Consulting the Manual
Earlier this week, I expressed exasperation at the seeming irrelevance of what I used to teach in American government classes in the context of what’s going on now. Old standbys like “checks and balances,” “equal protection of the law” and “judicial review” seem to have been discarded in favor of what Lionel Trilling called “a series of irritable mental gestures.” I couldn’t imagine how I would teach the class now.
Luckily, I have the wisest and worldliest readers around, so I was able to ask them. And, characteristically, they (you!) stepped up. The most popular answer was to focus the class on the Constitution. In other words, if the government isn’t working, consult the owner’s manual.
One particularly ambitious example:
“Just read your piece. I’ve been teaching American Government (AP and non-AP) for 20 years now. This year, I’ve decided to go back to basics—we’re starting with the sentence ‘The United States is a Western, Capitalistic, Liberal, Democratic-Republic’ and then breaking this down into its component parts. Once we’ve done that, then it’s back to the Enlightenment. Students will read and answer questions on John Adams’s ‘Thoughts on Government’ and then we’ll dive into the Declaration of Independence, the Articles of Confederation and the Constitution.”
As an erstwhile political theorist, I admit liking this a lot. I’d add a few of the Federalist papers, but that’s a quibble. I’d also take “capitalist” out, since that’s more descriptive than aspirational. (As Oliver Wendell Holmes noted, the Constitution does not include Mr. Herbert Spencer’s Social Statics.) But the basic idea of walking students through the foundational logic of why the government was built and rebuilt the way it was could certainly help students understand what’s so deeply disturbing about the current moment.
It would also help disabuse many students of misconceptions about what is actually in the Constitution. I’ve heard the word “unconstitutional” used to describe nearly anything a given speaker thought unlikable or unpleasant. That’s not what it means. And the Constitution doesn’t include some lines that many people think it does.
For example, the phrase “separation of church and state” isn’t in there. Instead, the First Amendment refers to the free exercise of religion and to “establishment” of an official religion, protecting the first and forbidding the second. Nothing in it forbids basing political views on religious beliefs; in fact, that has been (and remains) commonplace. The First Amendment prevents any declaration of the United States as a “Christian nation,” but it does not prevent Christians from participating in politics or government. The First Amendment does not include a reference to “hate speech” one way or the other. Similarly, the words “free market” and “capitalism” are not in the Constitution, despite what many assume.

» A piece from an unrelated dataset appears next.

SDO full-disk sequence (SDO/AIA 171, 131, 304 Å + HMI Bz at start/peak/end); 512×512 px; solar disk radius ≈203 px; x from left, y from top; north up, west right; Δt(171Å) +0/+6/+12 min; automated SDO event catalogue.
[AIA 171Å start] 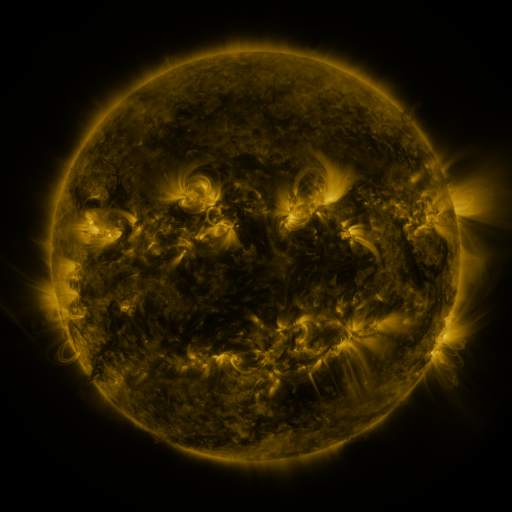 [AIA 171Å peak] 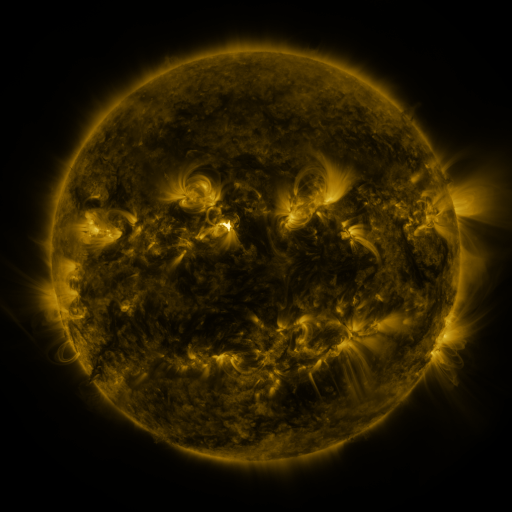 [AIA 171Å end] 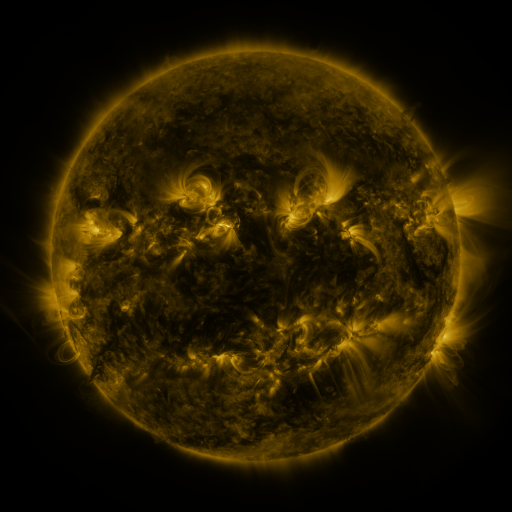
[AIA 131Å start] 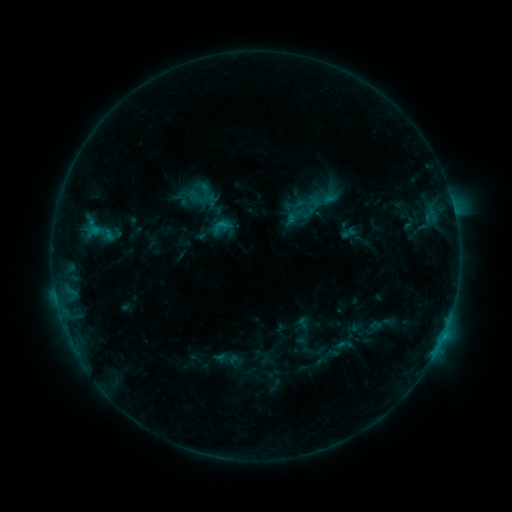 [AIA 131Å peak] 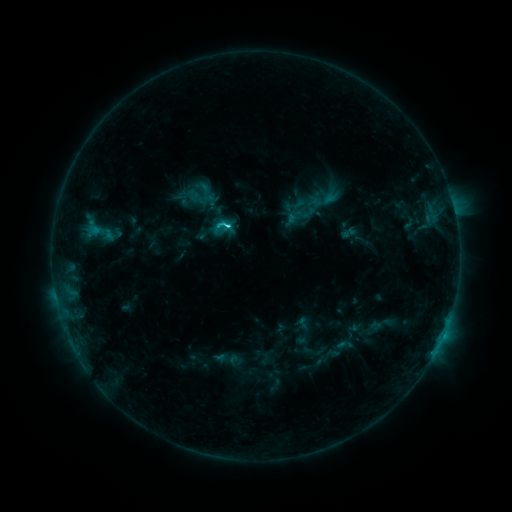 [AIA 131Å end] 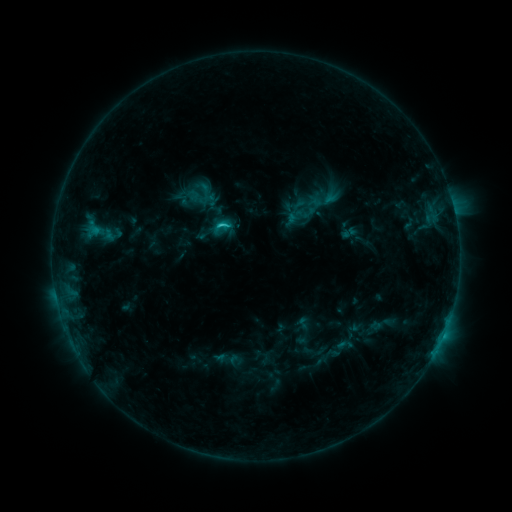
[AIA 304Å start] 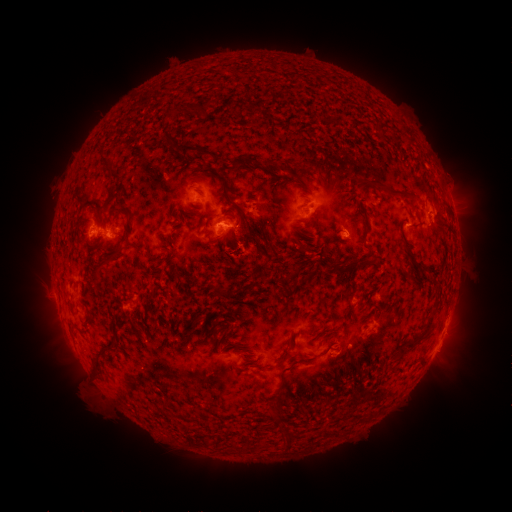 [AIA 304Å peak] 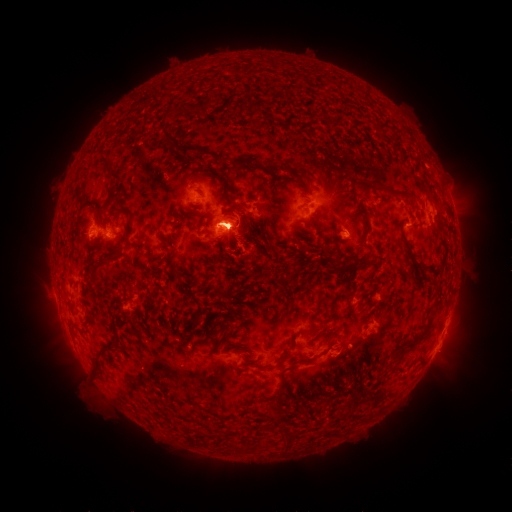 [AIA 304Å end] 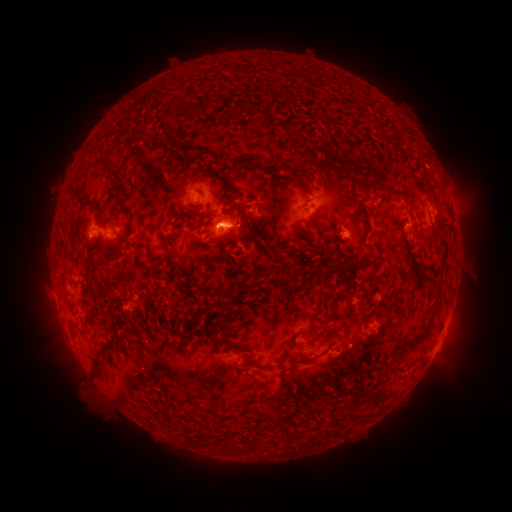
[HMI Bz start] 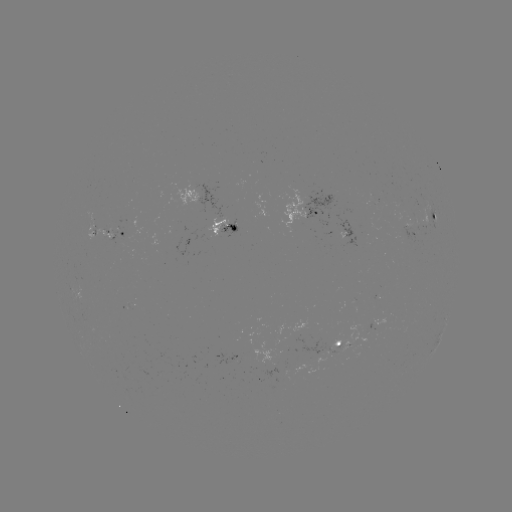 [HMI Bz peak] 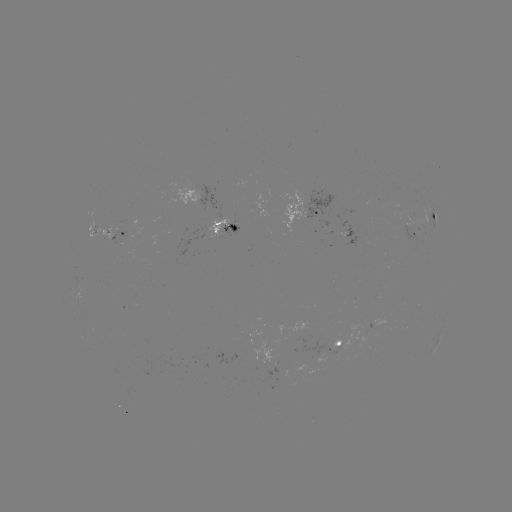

Another correspondent does paragraph-by-paragraph close readings of the Constitution and of George Washington’s farewell address in her classes. She reports that students are often astounded at how prescient Washington was. I’d probably be tempted to follow it with Dwight Eisenhower’s farewell address, noting that he was a Republican while saying those things. Addressing Eisenhower might also segue nicely to a discussion of the 22nd Amendment.
Of course, sometimes we have to get away from the classics. One thoughtful writer suggested,
“Part of the problem is that most American Government textbooks fail to address critical issues. For years, I have placed an emphasis in my class on how wealth is distributed in the U.S. and its impact on the political system. Few texts even mention how wealth is distributed though they might have a short section on the growing unequal income distribution.”

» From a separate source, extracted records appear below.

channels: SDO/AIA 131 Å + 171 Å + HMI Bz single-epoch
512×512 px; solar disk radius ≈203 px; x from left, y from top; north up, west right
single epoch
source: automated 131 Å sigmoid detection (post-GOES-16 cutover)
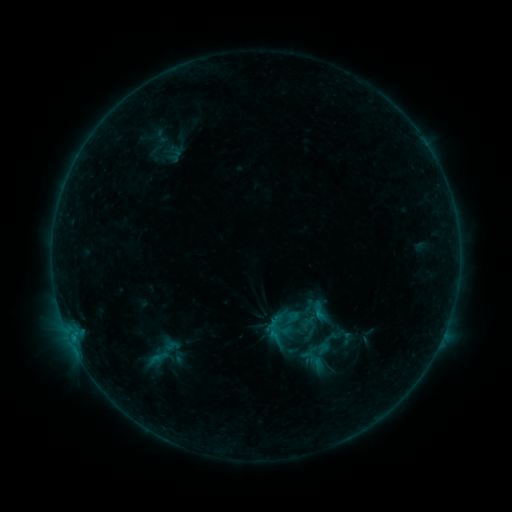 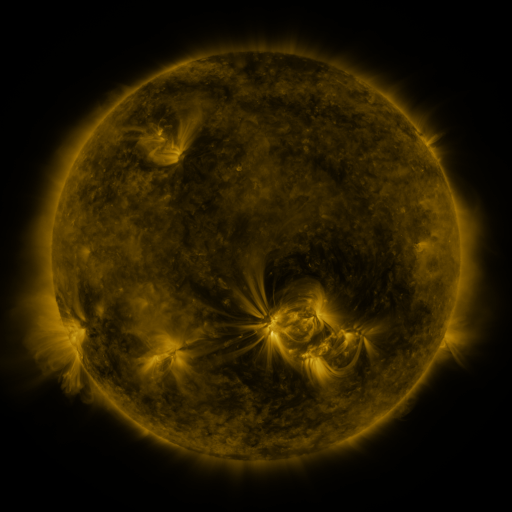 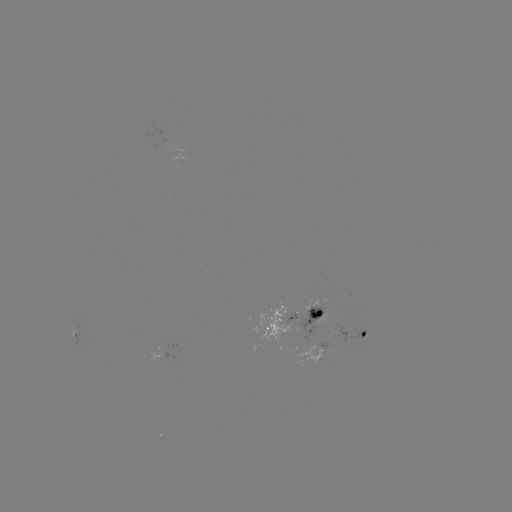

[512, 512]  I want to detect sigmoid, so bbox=[309, 301, 329, 321].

The question of scope is a constant one. Should an intro class restrict itself to what used to be called civics, or should it address the broader context in which institutions operate? I’m sympathetic to the latter, given the history of a sort of strategic naïveté being used to give surface respectability to truly despicable actions. That’s where political science starts to cross over into sociology, economics and history, but I don’t think that’s a bad thing; disciplines are tools we use for understanding. Some topics, like some tasks, require multiple tools.
Brief comparisons to other countries’ systems can also be helpful. For example, a parliamentary system with a prime minister is much less likely to have “divided government” in the way that a presidential system can. A system with winner-take-all elections will have different outcomes than one with proportional representation. And shedding some light on the connection between the three-fifths rule in the Constitution and the Electoral College can bring some historical depth to discussions of the constitutive role of racism in America.

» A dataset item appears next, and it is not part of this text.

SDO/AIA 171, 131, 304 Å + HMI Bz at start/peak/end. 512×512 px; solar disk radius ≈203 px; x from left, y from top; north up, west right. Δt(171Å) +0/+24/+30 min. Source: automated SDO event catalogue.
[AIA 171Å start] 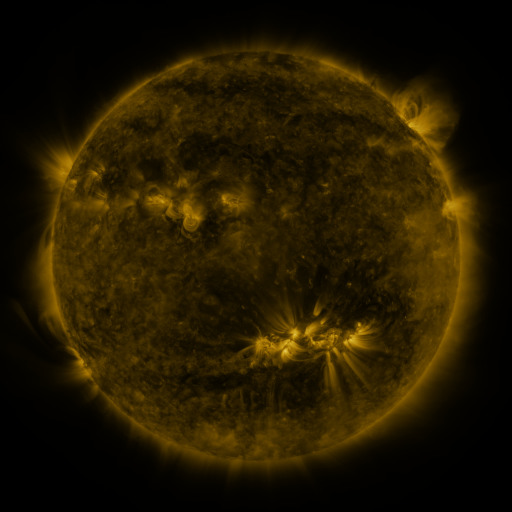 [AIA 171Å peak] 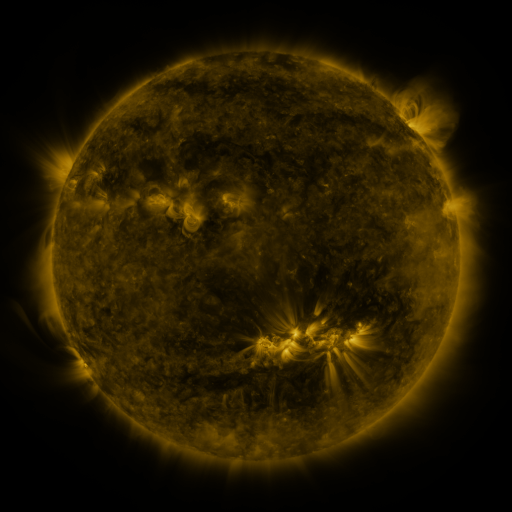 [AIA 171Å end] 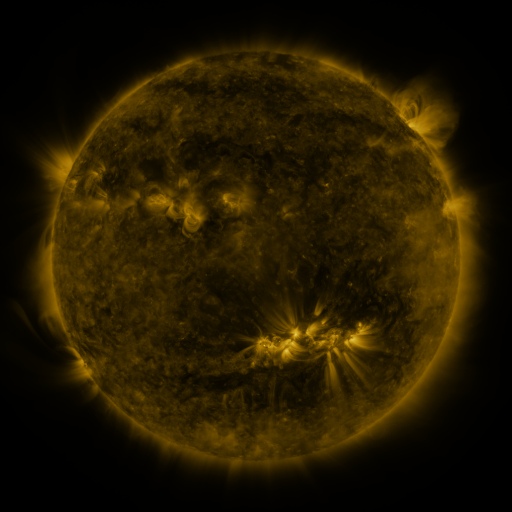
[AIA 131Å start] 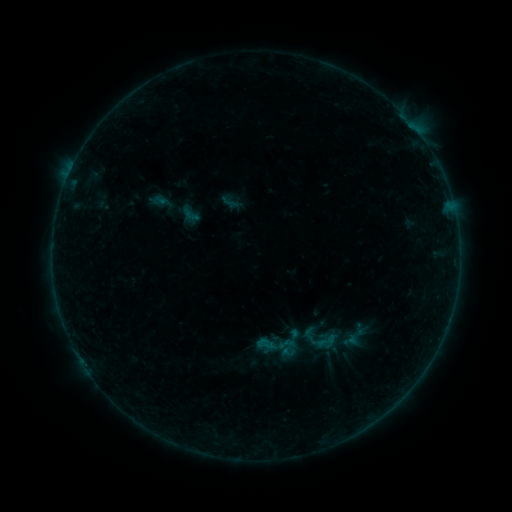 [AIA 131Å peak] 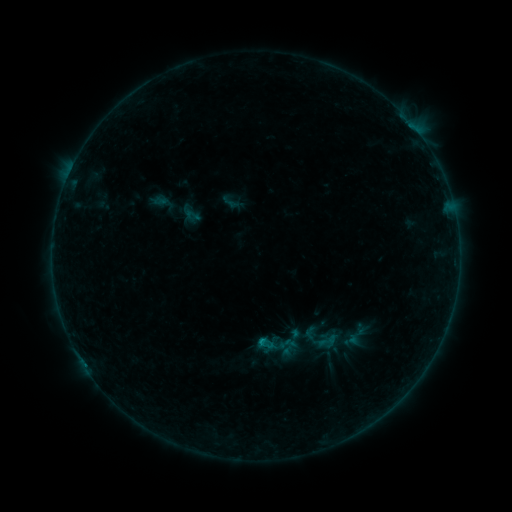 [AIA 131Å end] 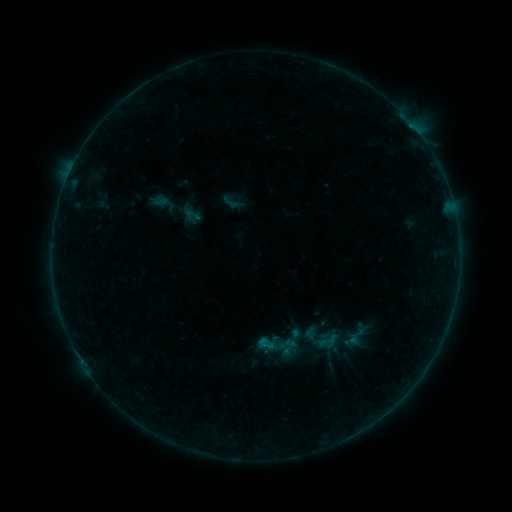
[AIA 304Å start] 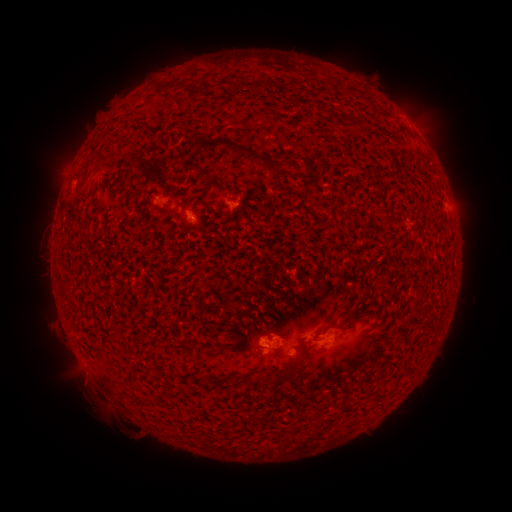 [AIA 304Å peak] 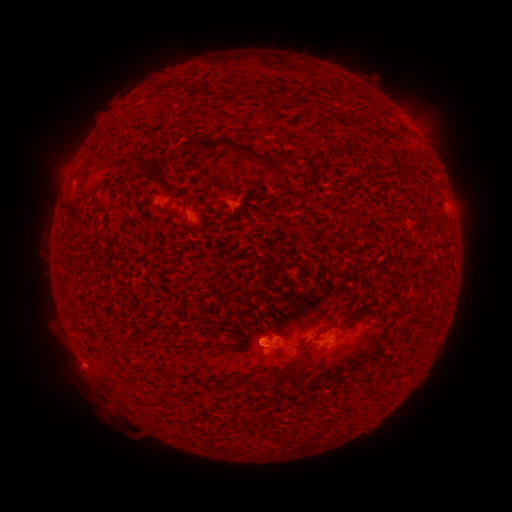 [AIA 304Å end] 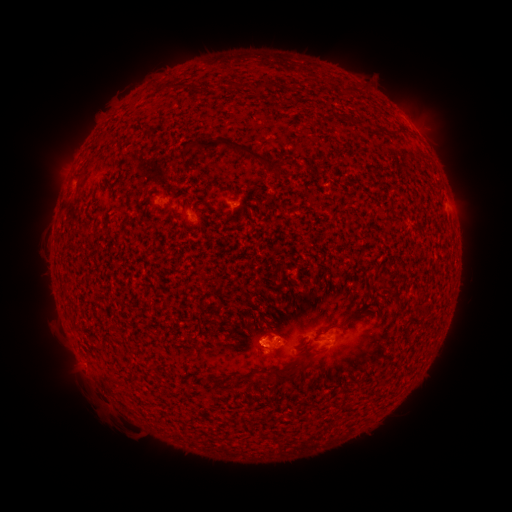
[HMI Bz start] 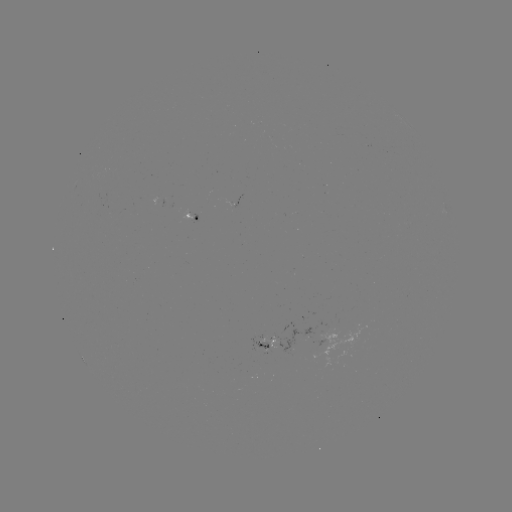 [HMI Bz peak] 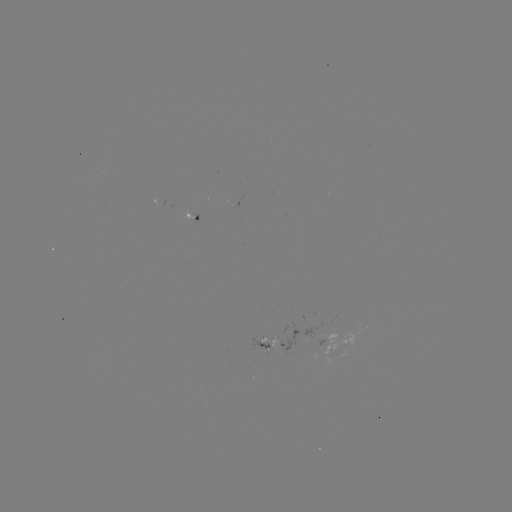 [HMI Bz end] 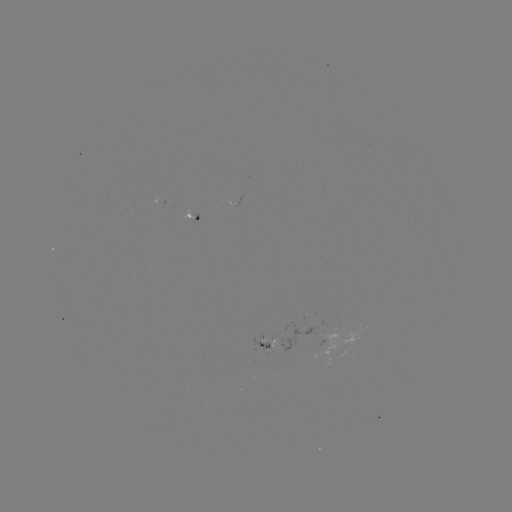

The common denominator to these suggestions, I think, is the need to step away from the current chaos to look at the big picture. How is the federal government actually set up? What are the actual ground rules? Why are they like that? (Madison’s “Federalist 10” is particularly helpful on this one.) What can we expect if those rules are broken?
Thanks to everyone who wrote in. You gave me hope. Let’s pass that on to students.